--- start of Record set ---

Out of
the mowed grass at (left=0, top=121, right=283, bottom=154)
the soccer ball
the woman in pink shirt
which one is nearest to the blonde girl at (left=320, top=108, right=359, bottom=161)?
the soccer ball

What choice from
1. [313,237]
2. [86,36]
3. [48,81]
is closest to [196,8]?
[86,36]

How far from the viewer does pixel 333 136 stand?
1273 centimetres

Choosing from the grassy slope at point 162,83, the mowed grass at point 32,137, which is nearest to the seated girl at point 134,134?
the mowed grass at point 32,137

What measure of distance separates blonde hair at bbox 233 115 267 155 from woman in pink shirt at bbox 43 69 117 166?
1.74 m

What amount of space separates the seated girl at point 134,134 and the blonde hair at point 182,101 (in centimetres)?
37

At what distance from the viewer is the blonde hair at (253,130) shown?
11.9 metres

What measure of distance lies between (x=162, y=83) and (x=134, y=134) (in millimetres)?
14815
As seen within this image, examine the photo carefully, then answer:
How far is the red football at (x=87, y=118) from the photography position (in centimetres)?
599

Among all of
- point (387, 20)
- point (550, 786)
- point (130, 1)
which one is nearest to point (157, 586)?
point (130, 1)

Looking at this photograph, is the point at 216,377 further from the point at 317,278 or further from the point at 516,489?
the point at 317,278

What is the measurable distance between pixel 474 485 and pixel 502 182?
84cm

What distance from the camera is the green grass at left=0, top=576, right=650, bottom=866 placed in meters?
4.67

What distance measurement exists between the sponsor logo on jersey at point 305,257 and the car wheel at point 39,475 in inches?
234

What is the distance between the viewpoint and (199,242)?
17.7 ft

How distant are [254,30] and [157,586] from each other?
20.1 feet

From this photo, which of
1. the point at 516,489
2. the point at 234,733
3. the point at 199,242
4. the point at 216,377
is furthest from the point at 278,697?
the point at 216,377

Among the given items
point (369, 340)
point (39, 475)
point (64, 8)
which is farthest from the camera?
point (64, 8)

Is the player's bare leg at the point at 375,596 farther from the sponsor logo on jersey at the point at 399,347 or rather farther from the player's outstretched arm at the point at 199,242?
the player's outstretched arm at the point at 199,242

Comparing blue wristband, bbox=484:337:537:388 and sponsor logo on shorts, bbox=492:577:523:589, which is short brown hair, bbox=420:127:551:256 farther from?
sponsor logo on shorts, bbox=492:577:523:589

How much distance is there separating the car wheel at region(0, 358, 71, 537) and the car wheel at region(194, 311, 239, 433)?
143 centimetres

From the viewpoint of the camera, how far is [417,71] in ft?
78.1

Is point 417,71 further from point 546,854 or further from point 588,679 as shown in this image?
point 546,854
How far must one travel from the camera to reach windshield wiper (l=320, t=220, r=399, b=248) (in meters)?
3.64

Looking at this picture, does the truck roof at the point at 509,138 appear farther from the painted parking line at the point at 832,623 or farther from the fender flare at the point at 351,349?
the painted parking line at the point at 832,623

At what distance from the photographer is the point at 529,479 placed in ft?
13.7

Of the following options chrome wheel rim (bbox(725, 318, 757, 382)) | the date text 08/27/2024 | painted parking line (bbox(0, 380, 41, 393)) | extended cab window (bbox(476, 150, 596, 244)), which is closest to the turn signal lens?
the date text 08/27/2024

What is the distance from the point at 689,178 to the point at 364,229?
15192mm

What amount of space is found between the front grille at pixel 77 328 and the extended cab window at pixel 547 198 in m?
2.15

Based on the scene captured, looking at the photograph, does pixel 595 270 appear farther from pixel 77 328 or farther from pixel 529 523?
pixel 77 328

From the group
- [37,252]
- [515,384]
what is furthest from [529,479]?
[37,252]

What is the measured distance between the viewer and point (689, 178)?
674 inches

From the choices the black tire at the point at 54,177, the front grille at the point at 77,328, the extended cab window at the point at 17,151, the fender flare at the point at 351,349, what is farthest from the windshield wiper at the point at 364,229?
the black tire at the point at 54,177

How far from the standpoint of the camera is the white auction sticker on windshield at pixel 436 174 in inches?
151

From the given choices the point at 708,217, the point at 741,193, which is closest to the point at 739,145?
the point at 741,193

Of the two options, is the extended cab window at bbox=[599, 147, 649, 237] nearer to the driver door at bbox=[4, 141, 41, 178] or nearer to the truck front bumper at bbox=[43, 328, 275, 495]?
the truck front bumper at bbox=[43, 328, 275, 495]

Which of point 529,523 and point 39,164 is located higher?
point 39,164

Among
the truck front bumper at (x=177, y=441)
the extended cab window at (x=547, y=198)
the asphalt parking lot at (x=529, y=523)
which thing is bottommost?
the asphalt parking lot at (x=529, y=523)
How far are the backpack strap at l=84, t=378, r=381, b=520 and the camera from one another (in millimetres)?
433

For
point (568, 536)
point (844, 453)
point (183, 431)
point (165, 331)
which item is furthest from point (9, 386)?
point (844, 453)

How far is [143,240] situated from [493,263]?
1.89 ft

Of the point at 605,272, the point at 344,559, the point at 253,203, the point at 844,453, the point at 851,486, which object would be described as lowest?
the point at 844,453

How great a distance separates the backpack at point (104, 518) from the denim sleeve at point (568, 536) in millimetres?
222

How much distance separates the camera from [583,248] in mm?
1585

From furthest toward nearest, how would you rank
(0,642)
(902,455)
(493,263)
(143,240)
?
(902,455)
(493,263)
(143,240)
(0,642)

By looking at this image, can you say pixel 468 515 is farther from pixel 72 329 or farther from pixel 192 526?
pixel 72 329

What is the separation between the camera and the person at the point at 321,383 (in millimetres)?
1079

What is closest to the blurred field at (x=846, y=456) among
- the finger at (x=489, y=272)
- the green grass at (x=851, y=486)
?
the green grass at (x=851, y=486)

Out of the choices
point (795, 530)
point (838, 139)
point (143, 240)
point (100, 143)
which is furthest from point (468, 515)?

--- end of Record set ---

**Exercise task**.
Return the listing above in its exact form.

**Solution to the exercise**.
Out of
the mowed grass at (left=0, top=121, right=283, bottom=154)
the soccer ball
the woman in pink shirt
which one is nearest to the blonde girl at (left=320, top=108, right=359, bottom=161)?
the soccer ball

What choice from
1. [313,237]
2. [86,36]
3. [48,81]
is closest to [196,8]?
[86,36]

How far from the viewer does pixel 333 136 stand?
1273 centimetres

Choosing from the grassy slope at point 162,83, the mowed grass at point 32,137, which is nearest to the seated girl at point 134,134?
the mowed grass at point 32,137

What measure of distance separates blonde hair at bbox 233 115 267 155 from woman in pink shirt at bbox 43 69 117 166?
1.74 m

What amount of space separates the seated girl at point 134,134 and the blonde hair at point 182,101 (in centimetres)?
37

At what distance from the viewer is the blonde hair at (253,130) shown?
11.9 metres

What measure of distance lies between (x=162, y=83) and (x=134, y=134) (in millimetres)?
14815
As seen within this image, examine the photo carefully, then answer:
How far is the red football at (x=87, y=118) from the photography position (in centimetres)?
599

Among all of
- point (387, 20)
- point (550, 786)
- point (130, 1)
which one is nearest to point (157, 586)?
point (130, 1)

Looking at this photograph, is the point at 216,377 further from the point at 317,278 or further from the point at 516,489?
the point at 317,278

What is the measurable distance between pixel 474 485 and pixel 502 182?
84cm

What distance from the camera is the green grass at left=0, top=576, right=650, bottom=866 placed in meters?
4.67

What distance measurement exists between the sponsor logo on jersey at point 305,257 and the car wheel at point 39,475 in inches?
234

What is the distance between the viewpoint and (199,242)?
17.7 ft

How distant are [254,30] and [157,586] from each other?
20.1 feet

From this photo, which of
1. the point at 516,489
2. the point at 234,733
3. the point at 199,242
4. the point at 216,377
is furthest from the point at 278,697?
the point at 216,377

Among the given items
point (369, 340)
point (39, 475)
point (64, 8)
which is farthest from the camera?
point (64, 8)

Is the player's bare leg at the point at 375,596 farther from the sponsor logo on jersey at the point at 399,347 or rather farther from the player's outstretched arm at the point at 199,242?
the player's outstretched arm at the point at 199,242

Comparing blue wristband, bbox=484:337:537:388 and sponsor logo on shorts, bbox=492:577:523:589, which is short brown hair, bbox=420:127:551:256 farther from?
sponsor logo on shorts, bbox=492:577:523:589

How much distance is there separating the car wheel at region(0, 358, 71, 537) and the car wheel at region(194, 311, 239, 433)?
143 centimetres

From the viewpoint of the camera, how far is [417,71] in ft?
78.1

Is point 417,71 further from point 546,854 or further from point 588,679 as shown in this image?
point 546,854
How far must one travel from the camera to reach windshield wiper (l=320, t=220, r=399, b=248) (in meters)?
3.64

Looking at this picture, does the truck roof at the point at 509,138 appear farther from the painted parking line at the point at 832,623 or farther from the fender flare at the point at 351,349?
the painted parking line at the point at 832,623

At what distance from the photographer is the point at 529,479 placed in ft?
13.7

Of the following options chrome wheel rim (bbox(725, 318, 757, 382)) | the date text 08/27/2024 | painted parking line (bbox(0, 380, 41, 393)) | extended cab window (bbox(476, 150, 596, 244)), which is closest to the turn signal lens?
the date text 08/27/2024

What is the distance from the point at 689,178 to the point at 364,229?
15192mm

What amount of space is found between the front grille at pixel 77 328 and the extended cab window at pixel 547 198 in m?
2.15

Based on the scene captured, looking at the photograph, does pixel 595 270 appear farther from pixel 77 328 or farther from pixel 529 523?
pixel 77 328

From the group
- [37,252]
- [515,384]
what is furthest from [529,479]?
[37,252]

What is the measured distance between the viewer and point (689, 178)?
674 inches

From the choices the black tire at the point at 54,177, the front grille at the point at 77,328, the extended cab window at the point at 17,151, the fender flare at the point at 351,349, what is farthest from the windshield wiper at the point at 364,229?
the black tire at the point at 54,177

How far from the standpoint of the camera is the white auction sticker on windshield at pixel 436 174 in inches?
151

From the given choices the point at 708,217, the point at 741,193, which is closest to the point at 739,145?
the point at 741,193

Of the two options, is the extended cab window at bbox=[599, 147, 649, 237] nearer to the driver door at bbox=[4, 141, 41, 178] or nearer to the truck front bumper at bbox=[43, 328, 275, 495]?
the truck front bumper at bbox=[43, 328, 275, 495]

Which of point 529,523 and point 39,164 is located higher?
point 39,164

Among
the truck front bumper at (x=177, y=441)
the extended cab window at (x=547, y=198)
the asphalt parking lot at (x=529, y=523)
which thing is bottommost?
the asphalt parking lot at (x=529, y=523)
How far are the backpack strap at l=84, t=378, r=381, b=520 and the camera from one another (in millimetres)?
433

For
point (568, 536)
point (844, 453)
point (183, 431)
point (165, 331)
which item is furthest from point (9, 386)?
point (844, 453)

How far is [143,240] situated from [493,263]?
1.89 ft

Of the point at 605,272, the point at 344,559, the point at 253,203, the point at 844,453, the point at 851,486, which object would be described as lowest?
the point at 844,453

How great a distance separates the backpack at point (104, 518) from the denim sleeve at point (568, 536) in millimetres?
222

How much distance separates the camera from [583,248] in mm?
1585

From furthest toward nearest, how would you rank
(0,642)
(902,455)
(493,263)
(143,240)
?
(902,455)
(493,263)
(143,240)
(0,642)

By looking at this image, can you say pixel 468 515 is farther from pixel 72 329 or farther from pixel 192 526?
pixel 72 329

What is the separation between the camera and the person at the point at 321,383 (in millimetres)?
1079

What is closest to the blurred field at (x=846, y=456) among
- the finger at (x=489, y=272)
- the green grass at (x=851, y=486)
?
the green grass at (x=851, y=486)

Out of the choices
point (795, 530)
point (838, 139)
point (143, 240)
point (100, 143)
which is furthest from point (468, 515)?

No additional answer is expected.